Physical AI and Robotics
Sessions will cover advances in robotics and physical AI - how simulation, digital twins, and foundation models are moving systems from virtual training environments into real-world deployment. Nvidia has been building this capability for years through its Omniverse platform; GTC will show where it stands.
How to Watch
Jensen Huang’s keynote streams free at nvidia.com on Monday, March 16 at 11 a.m. PT. The pre-show “GTC Live” starts at 8 a.m. PT, hosted by Sarah Guo (Conviction), Gavin Baker (Atreides Management), and Alfred Lin (Sequoia Capital), featuring CEOs from Perplexity, LangChain, Mistral AI, Skild AI, and OpenEvidence.
The conference runs through March 19 with 700+ sessions, 150+ researcher poster presentations, and 70+ hands-on training labs.
What to Watch For
The hardware announcements will dominate headlines, but the real story is Nvidia’s expansion beyond chips into software platforms. NemoClaw represents a strategic shift - making Nvidia essential to enterprise AI even on competitors’ hardware.

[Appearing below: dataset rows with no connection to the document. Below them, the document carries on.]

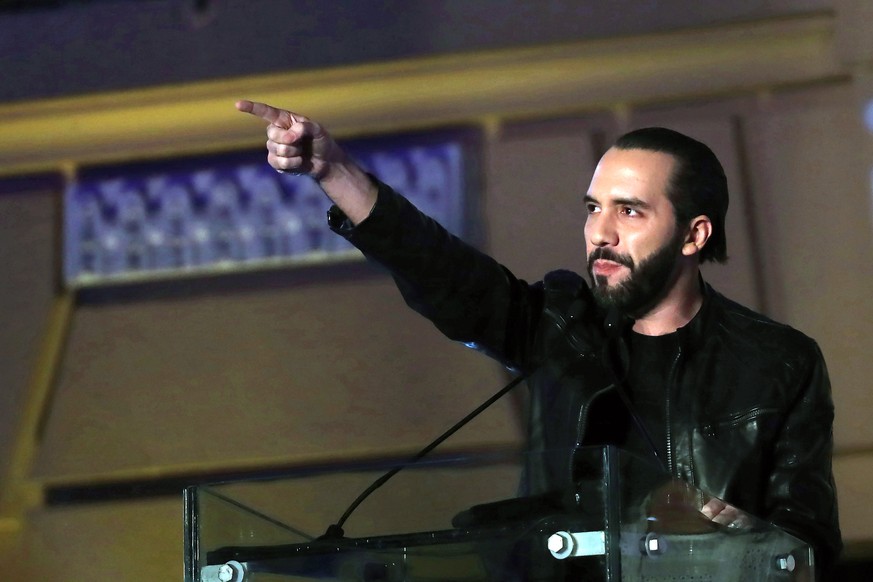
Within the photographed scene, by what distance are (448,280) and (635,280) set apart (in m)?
0.19

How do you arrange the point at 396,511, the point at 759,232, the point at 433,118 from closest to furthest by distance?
the point at 396,511
the point at 759,232
the point at 433,118

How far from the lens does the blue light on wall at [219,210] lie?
2.16 meters

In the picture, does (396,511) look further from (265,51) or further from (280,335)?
(265,51)

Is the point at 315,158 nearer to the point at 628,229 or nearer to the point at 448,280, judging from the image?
the point at 448,280

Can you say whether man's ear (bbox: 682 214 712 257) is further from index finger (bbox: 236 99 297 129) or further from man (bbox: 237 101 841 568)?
index finger (bbox: 236 99 297 129)

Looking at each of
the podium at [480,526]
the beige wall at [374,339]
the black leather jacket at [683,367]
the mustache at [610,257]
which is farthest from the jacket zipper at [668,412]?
the beige wall at [374,339]

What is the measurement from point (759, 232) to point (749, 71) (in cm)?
26

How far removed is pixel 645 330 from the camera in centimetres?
135

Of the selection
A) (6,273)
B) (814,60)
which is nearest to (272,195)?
(6,273)

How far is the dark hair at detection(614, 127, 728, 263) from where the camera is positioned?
1326 mm

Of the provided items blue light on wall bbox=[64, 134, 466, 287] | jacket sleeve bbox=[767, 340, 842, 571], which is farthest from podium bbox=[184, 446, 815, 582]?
blue light on wall bbox=[64, 134, 466, 287]

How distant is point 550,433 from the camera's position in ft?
4.15

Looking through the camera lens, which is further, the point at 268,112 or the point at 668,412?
the point at 668,412

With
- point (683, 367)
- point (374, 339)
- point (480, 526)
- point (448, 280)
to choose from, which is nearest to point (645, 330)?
point (683, 367)
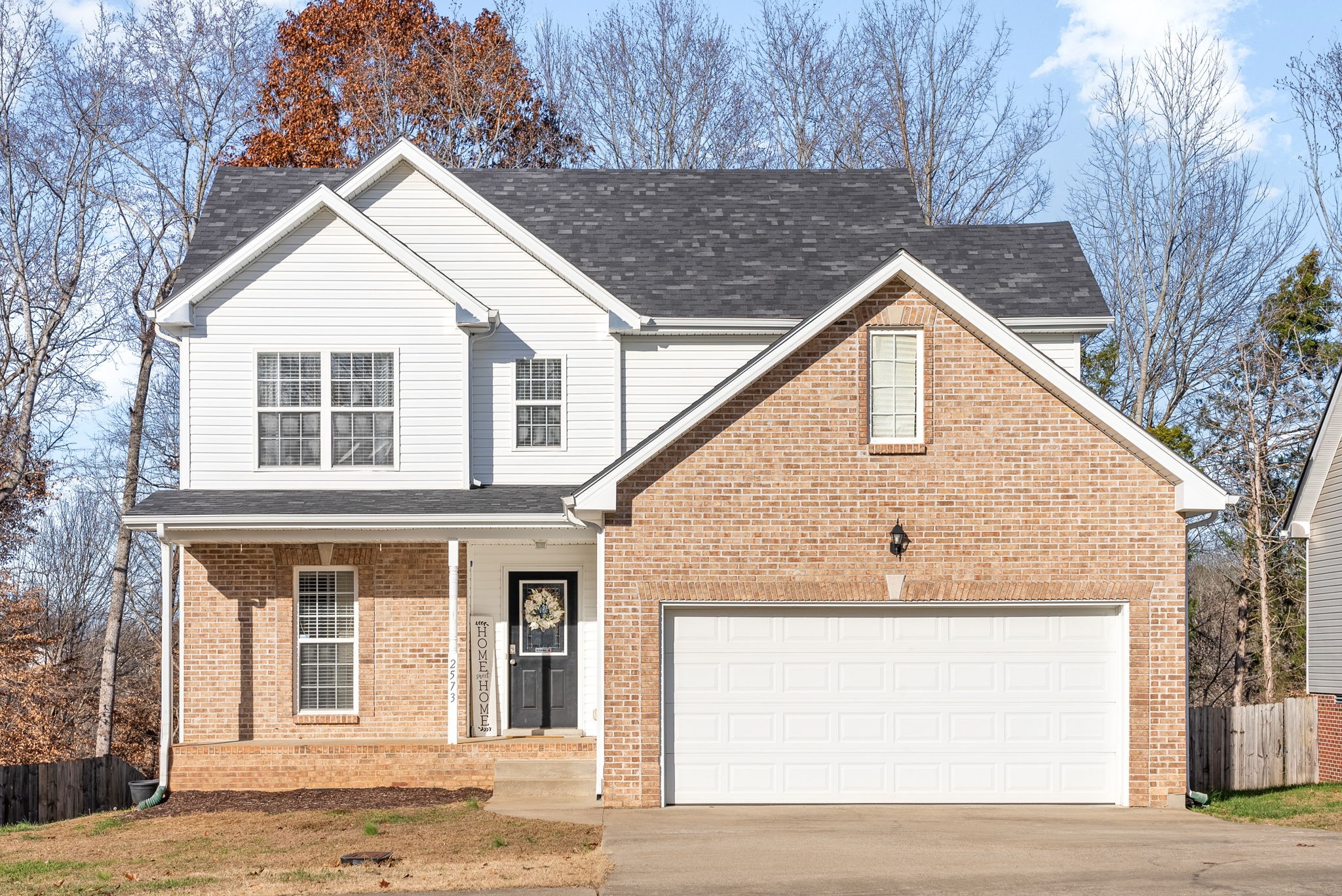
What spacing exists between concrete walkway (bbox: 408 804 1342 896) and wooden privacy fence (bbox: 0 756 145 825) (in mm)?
8831

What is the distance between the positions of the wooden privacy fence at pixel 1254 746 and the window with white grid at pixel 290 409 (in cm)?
1298

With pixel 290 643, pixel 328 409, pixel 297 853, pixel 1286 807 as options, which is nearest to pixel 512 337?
pixel 328 409

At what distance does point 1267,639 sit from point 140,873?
25.4 metres

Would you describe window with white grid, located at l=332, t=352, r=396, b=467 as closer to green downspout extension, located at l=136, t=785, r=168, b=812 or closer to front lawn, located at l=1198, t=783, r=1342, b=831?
green downspout extension, located at l=136, t=785, r=168, b=812

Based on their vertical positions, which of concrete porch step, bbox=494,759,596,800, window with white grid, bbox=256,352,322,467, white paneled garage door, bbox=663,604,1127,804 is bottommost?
concrete porch step, bbox=494,759,596,800

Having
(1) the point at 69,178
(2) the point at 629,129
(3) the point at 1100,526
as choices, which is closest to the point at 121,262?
(1) the point at 69,178

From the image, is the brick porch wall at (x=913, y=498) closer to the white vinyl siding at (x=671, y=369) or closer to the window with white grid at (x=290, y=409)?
the white vinyl siding at (x=671, y=369)

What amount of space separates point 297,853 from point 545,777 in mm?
4442

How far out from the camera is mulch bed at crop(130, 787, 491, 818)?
667 inches

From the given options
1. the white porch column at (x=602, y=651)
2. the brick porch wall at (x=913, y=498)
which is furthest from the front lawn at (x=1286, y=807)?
the white porch column at (x=602, y=651)

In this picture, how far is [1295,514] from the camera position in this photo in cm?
2572

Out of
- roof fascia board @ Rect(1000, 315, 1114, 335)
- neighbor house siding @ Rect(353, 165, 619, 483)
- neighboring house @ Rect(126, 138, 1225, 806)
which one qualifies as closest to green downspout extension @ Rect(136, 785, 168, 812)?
neighboring house @ Rect(126, 138, 1225, 806)

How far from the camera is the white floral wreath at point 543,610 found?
2005 cm

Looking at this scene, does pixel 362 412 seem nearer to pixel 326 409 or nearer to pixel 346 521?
pixel 326 409
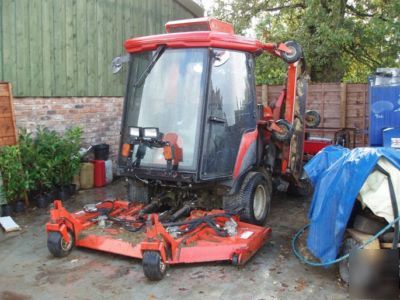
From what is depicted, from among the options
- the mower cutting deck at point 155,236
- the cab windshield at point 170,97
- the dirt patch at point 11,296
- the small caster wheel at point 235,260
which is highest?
the cab windshield at point 170,97

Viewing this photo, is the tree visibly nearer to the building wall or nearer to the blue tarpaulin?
the building wall

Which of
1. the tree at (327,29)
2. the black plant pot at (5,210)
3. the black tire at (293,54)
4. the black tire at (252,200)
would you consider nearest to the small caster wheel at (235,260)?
the black tire at (252,200)

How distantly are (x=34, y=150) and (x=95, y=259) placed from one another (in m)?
3.03

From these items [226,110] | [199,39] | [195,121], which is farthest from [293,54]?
[195,121]

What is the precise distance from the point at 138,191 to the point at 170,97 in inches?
53.7

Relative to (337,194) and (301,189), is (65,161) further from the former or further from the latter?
(337,194)

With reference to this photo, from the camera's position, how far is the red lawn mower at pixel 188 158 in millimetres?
5215

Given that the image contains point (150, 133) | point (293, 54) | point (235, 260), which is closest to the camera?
point (235, 260)

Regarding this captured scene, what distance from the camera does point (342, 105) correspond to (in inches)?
420

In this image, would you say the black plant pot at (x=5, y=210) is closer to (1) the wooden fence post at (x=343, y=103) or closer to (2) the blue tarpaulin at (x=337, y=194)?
(2) the blue tarpaulin at (x=337, y=194)

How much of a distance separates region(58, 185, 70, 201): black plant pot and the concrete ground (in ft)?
7.08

If NemoClaw succeeds, Nvidia captures value at the application layer while maintaining its GPU dominance. If the N1X delivers on gaming performance claims, it challenges Qualcomm’s Windows on Arm lead. If Vera Rubin hits production targets, it maintains the multi-year performance advantage over AMD and Intel.
GTC has become the event that sets AI infrastructure direction for the year. This week will show whether Nvidia can maintain its position as the entire industry scales toward gigawatt-class compute.